6. Most ICU docs, such as myself, train in academic centers providing highly advanced care during our fellowship. We learn the most advanced and highest level support of care. However, when we leave these big training centers and find jobs in community hospitals, not all hospitals offer the broad reach of care. This is highly appropriate in some circumstances, such as ECMO (extra-corporeal membrane oxygenation). During times such as now, when there could be a surge in beds, we need to maximize what we can offer in community hospitals, such as mine. One of those approaches is taking a ventilated patient and rolling them onto the stomach, calling “proning”. Some hospitals “don’t offer it” (from social media ICU group I’m in) and doctors are having ethical arguments about training up and adding this to their protocol. I would strongly argue this is very appropriate to expand the capacity of our system and offload burden of the big university centers.
5. There’s a reason you should prioritize your health and stay as healthy as possible: at times like this you can only rely upon yourself. If you are exposed—which is very likely—the best way to avoid serious issues is having a strong immune system to protect you. Government quaratantines, social isolation and travel restrictions may help, but are more to protect mass spread and vulnerable patients systemically.
4. The stress of this situation may be more harmful to you than the virus itself. There’s a lot of fear-mongering, criticizing of government leaders, and undue hubbub right now. One way to view this is a crash-course in public health and all the things you should be doing all the time. Washing hands, staying updated on vaccines, isolating yourself when sick, and a healthy lifestyle being reiterated over and over are everyday practices that people should already implement.
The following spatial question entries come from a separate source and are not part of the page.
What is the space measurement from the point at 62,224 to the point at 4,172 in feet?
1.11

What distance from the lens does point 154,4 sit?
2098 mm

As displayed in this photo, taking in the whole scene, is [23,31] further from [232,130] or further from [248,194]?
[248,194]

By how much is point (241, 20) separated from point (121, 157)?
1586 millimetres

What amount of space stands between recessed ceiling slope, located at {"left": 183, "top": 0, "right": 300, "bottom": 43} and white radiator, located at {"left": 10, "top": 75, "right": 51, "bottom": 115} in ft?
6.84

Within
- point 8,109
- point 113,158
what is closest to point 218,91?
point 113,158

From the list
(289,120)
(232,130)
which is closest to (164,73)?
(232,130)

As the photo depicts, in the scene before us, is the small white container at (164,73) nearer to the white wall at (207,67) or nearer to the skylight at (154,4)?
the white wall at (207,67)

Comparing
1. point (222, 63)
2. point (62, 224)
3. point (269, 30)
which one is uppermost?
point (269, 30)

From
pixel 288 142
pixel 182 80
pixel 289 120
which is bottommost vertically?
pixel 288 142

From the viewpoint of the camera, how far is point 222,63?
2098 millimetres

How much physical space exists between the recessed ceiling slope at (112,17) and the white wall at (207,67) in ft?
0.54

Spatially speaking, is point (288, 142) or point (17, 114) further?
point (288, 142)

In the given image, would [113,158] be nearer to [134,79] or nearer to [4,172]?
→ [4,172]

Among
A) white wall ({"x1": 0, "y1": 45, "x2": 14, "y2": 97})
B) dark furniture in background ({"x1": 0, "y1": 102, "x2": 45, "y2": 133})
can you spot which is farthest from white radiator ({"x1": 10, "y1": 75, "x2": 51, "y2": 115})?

3. Find the silver lining. Circumstances like these are evidence that unpredictable things can happen that you would never imagine. There are always upsides; maybe you missed the major league season opener but get to spend more time with the college-aged kid who is now home for the semester. Enjoy those unexpected blessings.
2. DO NOT go in for testing if you are asymptomatic! That is a waste of resources right now. The biggest issue hampering control of the virus is lack of testing, and there is a testing protocol that requires influenza rule out before you are going to have COVID testing anyway.
1. Those who have underlying medical issues may feel a bit written off right now. Just remember, there is no condition that you cannot dramatically improve or reverse. There are documentations of miraculous and spontaneous remission of every known condition. Here is a link to one of my favorite articles. https://www.forksoverknives.com/plant-based-diet-got-me-off-the-lung-transplant-list-and-helped-me-regain-my-eyesight/#gs.101twj8
In the meantime, go outside and enjoy some fresh air. Keep taking your vitamins, especially vitamin A, C, D and zinc. Drink a smoothie loaded with fruits and greens. Wash your hands. And maybe get ready to invest in the stock market to ride the wave up during the recovery!
Dr Mollie James, "the Functional Surgeon" is board certified in general surgery and critical care, as well as certified in functional medicine. She practices Critical Care in St Louis, Missouri. She is the founder of Prism Health and has been in practice since 2010.